►

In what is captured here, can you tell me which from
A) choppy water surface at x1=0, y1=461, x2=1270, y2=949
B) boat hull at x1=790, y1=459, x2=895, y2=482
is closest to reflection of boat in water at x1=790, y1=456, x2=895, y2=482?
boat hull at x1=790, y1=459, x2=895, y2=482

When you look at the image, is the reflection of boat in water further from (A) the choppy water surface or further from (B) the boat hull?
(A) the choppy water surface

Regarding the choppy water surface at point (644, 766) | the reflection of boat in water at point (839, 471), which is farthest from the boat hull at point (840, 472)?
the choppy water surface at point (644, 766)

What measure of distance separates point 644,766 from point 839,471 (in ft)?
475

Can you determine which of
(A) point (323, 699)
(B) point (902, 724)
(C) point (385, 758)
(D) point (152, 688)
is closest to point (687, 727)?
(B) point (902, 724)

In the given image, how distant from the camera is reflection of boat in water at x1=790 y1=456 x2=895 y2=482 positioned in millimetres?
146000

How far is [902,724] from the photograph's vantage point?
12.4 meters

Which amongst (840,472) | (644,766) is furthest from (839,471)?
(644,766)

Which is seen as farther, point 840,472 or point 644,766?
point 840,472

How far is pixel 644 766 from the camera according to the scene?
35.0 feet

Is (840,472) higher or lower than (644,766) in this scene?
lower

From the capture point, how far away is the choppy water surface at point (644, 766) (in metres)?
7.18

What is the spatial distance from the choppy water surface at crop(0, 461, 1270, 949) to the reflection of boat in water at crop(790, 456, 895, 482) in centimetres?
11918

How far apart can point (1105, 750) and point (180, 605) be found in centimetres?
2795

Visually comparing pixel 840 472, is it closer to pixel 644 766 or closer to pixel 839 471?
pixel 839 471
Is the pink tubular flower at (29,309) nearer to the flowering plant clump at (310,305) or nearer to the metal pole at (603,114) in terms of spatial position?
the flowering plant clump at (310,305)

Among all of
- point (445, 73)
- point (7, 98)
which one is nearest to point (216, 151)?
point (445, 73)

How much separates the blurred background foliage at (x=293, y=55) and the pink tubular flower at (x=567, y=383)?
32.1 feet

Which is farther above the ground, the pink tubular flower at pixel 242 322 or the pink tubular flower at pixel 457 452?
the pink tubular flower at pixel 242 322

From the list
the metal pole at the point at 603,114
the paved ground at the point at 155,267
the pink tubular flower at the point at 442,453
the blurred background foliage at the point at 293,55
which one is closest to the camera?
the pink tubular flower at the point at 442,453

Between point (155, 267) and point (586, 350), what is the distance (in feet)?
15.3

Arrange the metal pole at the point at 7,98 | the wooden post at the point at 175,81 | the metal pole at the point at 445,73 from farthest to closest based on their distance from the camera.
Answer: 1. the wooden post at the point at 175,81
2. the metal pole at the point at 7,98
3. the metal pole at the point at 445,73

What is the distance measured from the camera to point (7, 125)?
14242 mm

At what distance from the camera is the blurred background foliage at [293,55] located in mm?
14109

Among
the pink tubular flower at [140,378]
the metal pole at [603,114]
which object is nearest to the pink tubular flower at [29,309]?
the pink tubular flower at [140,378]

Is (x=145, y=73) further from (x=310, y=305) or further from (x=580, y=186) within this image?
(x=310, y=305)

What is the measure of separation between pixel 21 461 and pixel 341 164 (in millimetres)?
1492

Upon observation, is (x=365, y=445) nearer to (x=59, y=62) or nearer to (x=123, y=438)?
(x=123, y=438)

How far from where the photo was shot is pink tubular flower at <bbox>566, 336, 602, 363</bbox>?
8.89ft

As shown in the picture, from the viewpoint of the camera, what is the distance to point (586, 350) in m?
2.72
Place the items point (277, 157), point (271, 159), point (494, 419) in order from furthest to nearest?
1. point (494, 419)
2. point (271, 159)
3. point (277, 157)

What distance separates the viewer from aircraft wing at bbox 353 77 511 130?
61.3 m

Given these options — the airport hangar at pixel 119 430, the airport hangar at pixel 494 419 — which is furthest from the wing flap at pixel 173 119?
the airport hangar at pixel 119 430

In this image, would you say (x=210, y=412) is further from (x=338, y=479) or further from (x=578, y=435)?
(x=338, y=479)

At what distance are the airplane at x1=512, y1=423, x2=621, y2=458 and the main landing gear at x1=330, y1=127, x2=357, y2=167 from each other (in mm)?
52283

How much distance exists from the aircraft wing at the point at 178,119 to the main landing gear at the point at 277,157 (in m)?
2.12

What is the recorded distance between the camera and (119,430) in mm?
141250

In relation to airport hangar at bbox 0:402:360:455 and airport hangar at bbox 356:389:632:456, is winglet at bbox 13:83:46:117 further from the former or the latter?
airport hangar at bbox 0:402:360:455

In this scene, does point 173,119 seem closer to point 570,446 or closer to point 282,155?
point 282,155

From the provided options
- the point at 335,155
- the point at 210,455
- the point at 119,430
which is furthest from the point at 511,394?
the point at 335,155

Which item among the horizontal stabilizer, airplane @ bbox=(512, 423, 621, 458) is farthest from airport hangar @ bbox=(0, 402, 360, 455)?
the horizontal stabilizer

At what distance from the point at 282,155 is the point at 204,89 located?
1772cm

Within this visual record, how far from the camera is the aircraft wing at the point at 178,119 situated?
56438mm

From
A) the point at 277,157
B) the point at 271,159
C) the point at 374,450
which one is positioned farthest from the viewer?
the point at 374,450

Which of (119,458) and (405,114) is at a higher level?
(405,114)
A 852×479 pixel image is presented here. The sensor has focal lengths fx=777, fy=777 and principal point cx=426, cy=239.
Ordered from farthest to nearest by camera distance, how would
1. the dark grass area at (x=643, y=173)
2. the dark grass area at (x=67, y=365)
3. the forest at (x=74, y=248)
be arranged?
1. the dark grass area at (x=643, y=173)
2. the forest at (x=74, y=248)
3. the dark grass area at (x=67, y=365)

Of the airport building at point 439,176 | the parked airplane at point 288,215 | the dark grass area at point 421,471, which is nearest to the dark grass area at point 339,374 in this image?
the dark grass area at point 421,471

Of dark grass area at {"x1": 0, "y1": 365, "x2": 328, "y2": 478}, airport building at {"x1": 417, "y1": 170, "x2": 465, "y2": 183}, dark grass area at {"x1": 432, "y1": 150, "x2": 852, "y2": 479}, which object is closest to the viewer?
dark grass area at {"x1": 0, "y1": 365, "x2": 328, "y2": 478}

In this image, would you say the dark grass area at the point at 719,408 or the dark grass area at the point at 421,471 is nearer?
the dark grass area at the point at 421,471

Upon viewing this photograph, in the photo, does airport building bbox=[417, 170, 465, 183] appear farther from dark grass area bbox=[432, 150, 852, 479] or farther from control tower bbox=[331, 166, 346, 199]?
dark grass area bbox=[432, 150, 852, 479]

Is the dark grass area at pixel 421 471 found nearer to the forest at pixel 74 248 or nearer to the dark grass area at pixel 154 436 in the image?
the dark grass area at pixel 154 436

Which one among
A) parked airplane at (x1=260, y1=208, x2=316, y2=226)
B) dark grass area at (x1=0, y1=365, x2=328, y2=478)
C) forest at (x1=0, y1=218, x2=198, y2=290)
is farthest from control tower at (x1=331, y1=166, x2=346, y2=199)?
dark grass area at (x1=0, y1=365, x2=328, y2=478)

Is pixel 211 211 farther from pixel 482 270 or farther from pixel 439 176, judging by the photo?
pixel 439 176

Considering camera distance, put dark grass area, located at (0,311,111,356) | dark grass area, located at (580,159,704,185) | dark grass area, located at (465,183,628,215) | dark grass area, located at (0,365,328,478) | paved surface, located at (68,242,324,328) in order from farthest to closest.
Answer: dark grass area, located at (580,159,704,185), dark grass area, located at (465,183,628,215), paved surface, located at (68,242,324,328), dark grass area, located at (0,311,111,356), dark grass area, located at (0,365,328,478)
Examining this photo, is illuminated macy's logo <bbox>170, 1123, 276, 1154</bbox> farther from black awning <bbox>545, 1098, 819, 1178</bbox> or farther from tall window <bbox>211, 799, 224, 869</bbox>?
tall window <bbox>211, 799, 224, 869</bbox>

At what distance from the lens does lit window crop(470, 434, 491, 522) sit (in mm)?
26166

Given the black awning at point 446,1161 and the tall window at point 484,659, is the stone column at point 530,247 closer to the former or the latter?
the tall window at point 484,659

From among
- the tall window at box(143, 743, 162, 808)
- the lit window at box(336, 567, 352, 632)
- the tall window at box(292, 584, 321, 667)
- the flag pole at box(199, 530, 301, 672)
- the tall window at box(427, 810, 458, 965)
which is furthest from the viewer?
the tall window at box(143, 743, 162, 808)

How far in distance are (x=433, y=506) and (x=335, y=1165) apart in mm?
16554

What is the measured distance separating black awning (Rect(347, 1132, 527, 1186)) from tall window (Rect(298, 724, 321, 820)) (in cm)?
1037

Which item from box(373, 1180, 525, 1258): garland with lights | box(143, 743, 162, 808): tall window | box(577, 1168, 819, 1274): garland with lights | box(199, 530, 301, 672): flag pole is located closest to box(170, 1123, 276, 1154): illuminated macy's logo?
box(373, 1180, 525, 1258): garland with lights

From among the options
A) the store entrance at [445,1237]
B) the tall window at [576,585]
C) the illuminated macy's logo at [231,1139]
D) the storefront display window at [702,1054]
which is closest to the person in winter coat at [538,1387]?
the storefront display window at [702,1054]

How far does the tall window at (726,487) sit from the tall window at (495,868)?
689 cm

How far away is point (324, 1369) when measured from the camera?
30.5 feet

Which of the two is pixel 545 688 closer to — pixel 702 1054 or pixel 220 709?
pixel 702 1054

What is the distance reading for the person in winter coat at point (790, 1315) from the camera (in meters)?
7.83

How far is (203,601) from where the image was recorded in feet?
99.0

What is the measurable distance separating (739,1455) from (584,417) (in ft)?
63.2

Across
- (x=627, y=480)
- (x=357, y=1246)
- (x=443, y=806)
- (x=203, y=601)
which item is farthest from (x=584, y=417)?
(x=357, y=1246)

◄

__WRITTEN REQUEST__
Begin with the line containing "How far in distance" and repeat each line exactly until the records above end.

__EXPECTED OUTPUT__
How far in distance are (x=433, y=506) and (x=335, y=1165) apart in mm?
16554

What is the measured distance separating black awning (Rect(347, 1132, 527, 1186)) from tall window (Rect(298, 724, 321, 820)) (in cm)?
1037

Which item from box(373, 1180, 525, 1258): garland with lights | box(143, 743, 162, 808): tall window | box(577, 1168, 819, 1274): garland with lights | box(199, 530, 301, 672): flag pole is located closest to box(170, 1123, 276, 1154): illuminated macy's logo?
box(373, 1180, 525, 1258): garland with lights

From among the options
A) the store entrance at [445,1237]
B) the tall window at [576,585]
C) the illuminated macy's logo at [231,1139]
D) the storefront display window at [702,1054]
which is closest to the person in winter coat at [538,1387]?
the storefront display window at [702,1054]

How far does the tall window at (726,487) sit from the tall window at (495,868)?
689 cm

How far away is point (324, 1369) when measured from the camera?
30.5 feet

Which of the two is pixel 545 688 closer to — pixel 702 1054 or pixel 220 709?
pixel 702 1054

What is the distance reading for the person in winter coat at point (790, 1315) from the camera (in meters)?
7.83

How far is (203,601) from where the image was recorded in feet?
99.0

What is the measurable distance separating (739,1455) from (584,417) (in ft)?
63.2

Across
- (x=627, y=480)
- (x=357, y=1246)
- (x=443, y=806)
- (x=203, y=601)
which item is farthest from (x=584, y=417)?
(x=357, y=1246)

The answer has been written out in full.